Dass Russlands Angriff in der Ukraine nicht so läuft wie geplant, zeigte auch der Wechsel an der Spitze des russischen Militärs. Alexander Dwornikow, neuer Oberbefehlshaber über die russischen Streitkräfte, ist seit wenigen Wochen für die neue Kriegsstrategie Russlands verantwortlich. Dwornikow ist bekannt für seine Brutalität. Im Krieg gegen Syrien soll er Giftgas-Einsätze verantwortet haben, die für großes Leid in der Zivilbevölkerung sorgten. Seitdem trägt er den unrühmlichen Beinamen "Der Schlächter von Syrien".  

Dwornikow soll das volle Vertrauen des russischen Präsidenten Wladimir Putin genießen. Und die Erwartungen des Kremlchefs an seinen neuen Oberbefehlshaber sind groß: Putin hofft, dass seine Truppen unter Dwornikows Leitung endlich die ersehnten Kriegserfolge einfahren.

"Schlächter von Syrien" Dwornikow sollte den ersehnten Sieg bringen

Über den "Schlächter von Syrien" heißt es, er sei ein strenger Militär und ein "Workaholic" mit hohen Ansprüchen an sich selbst und seine Untergebenen. Die westlichen Staaten gehen außerdem davon aus, dass Dwornikow in der Ukraine "höchstwahrscheinlich unverhältnismäßige Gewalt anwenden" wird, um seine Ziele zu erreichen. Und die sind: für den Kreml "die Westernisation der Ukraine zu verhindern" und eine "Kapitulation zu erzwingen".

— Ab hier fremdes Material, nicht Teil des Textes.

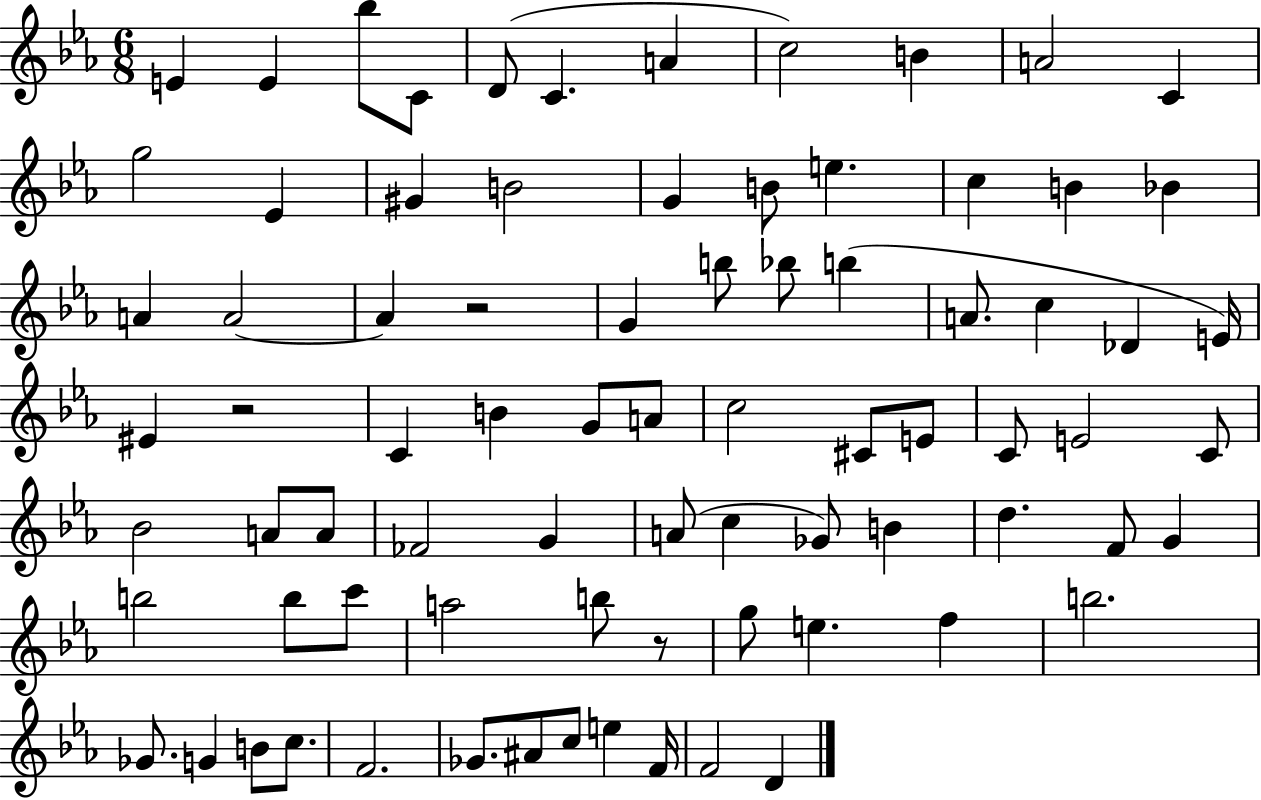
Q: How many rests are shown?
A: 3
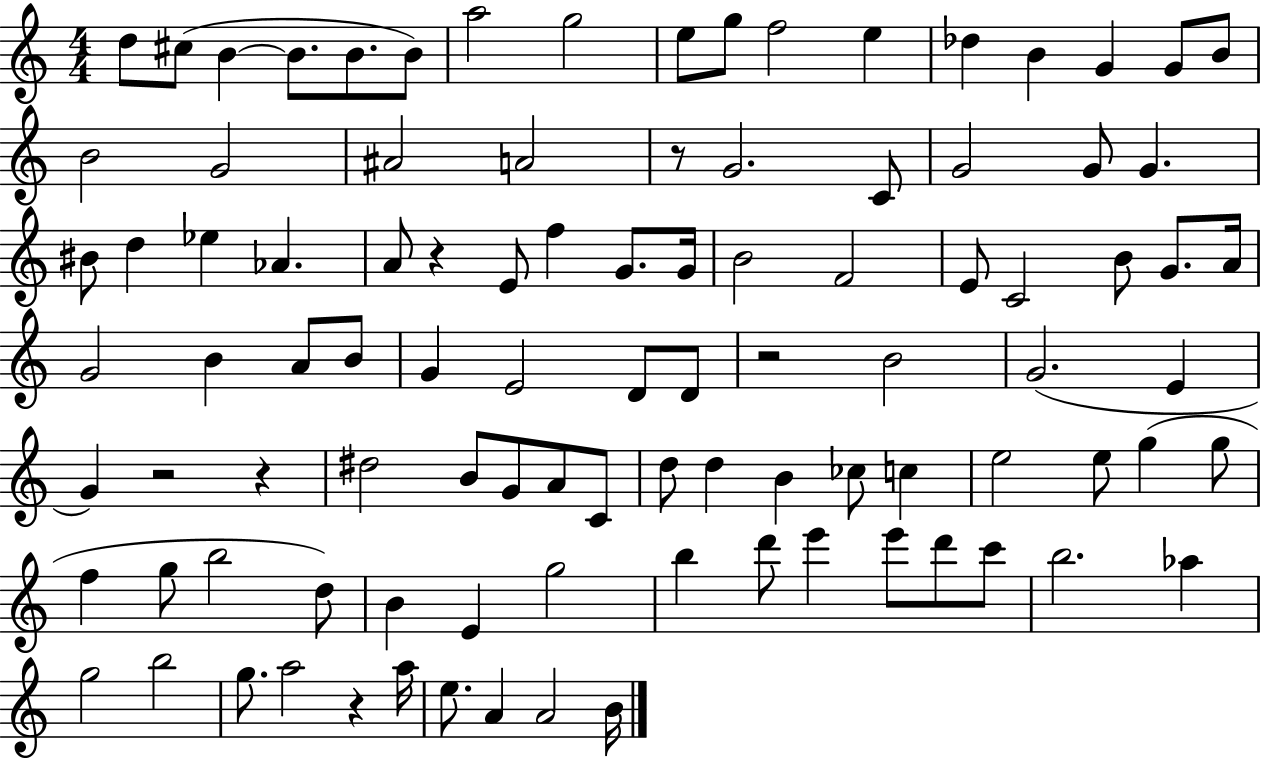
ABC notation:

X:1
T:Untitled
M:4/4
L:1/4
K:C
d/2 ^c/2 B B/2 B/2 B/2 a2 g2 e/2 g/2 f2 e _d B G G/2 B/2 B2 G2 ^A2 A2 z/2 G2 C/2 G2 G/2 G ^B/2 d _e _A A/2 z E/2 f G/2 G/4 B2 F2 E/2 C2 B/2 G/2 A/4 G2 B A/2 B/2 G E2 D/2 D/2 z2 B2 G2 E G z2 z ^d2 B/2 G/2 A/2 C/2 d/2 d B _c/2 c e2 e/2 g g/2 f g/2 b2 d/2 B E g2 b d'/2 e' e'/2 d'/2 c'/2 b2 _a g2 b2 g/2 a2 z a/4 e/2 A A2 B/4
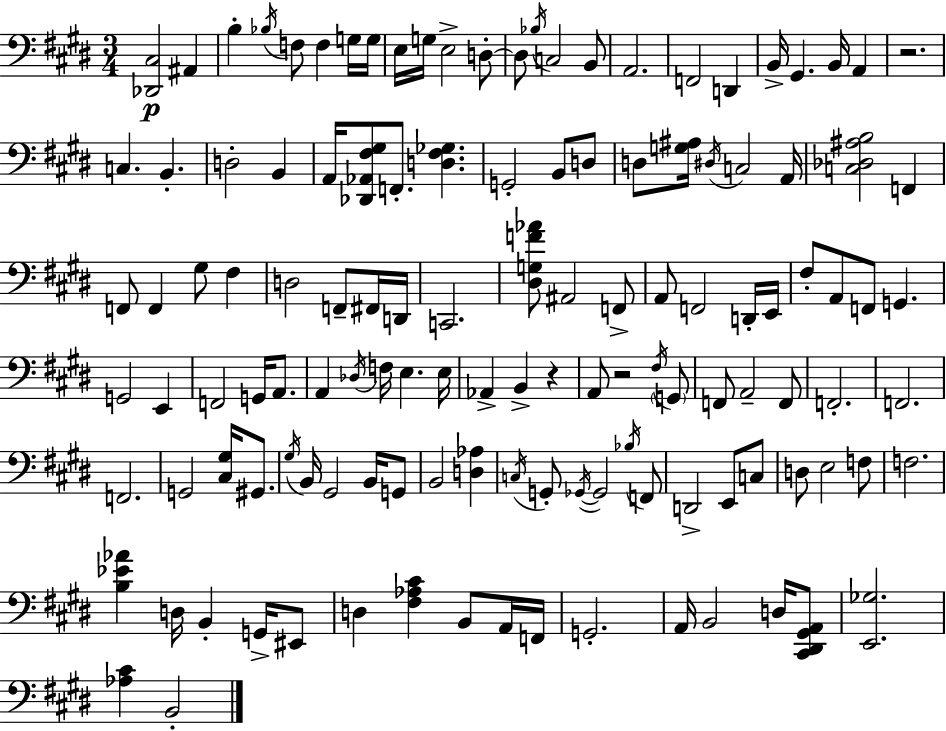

Dwornikow werde diese Ziele voraussichtlich "schnell und entschlossen mit allen ihm zur Verfügung stehenden Mitteln umsetzen, um den von Präsident Putin geforderten Sieg rechtzeitig für dessen Rede zum Tag des Sieges am 9. Mai zu liefern", heißt es.

Nicht zuletzt deshalb rechnet die Nato damit, dass es in der umkämpften Donbass-Region wie auch im Süden der Ukraine in den nächsten ein bis zwei Wochen zu mehr Kampfhandlungen am Boden kommen wird. Mit Blick auf den Donbass wird zudem von einer Zunahme der Luftangriffe ausgegangen.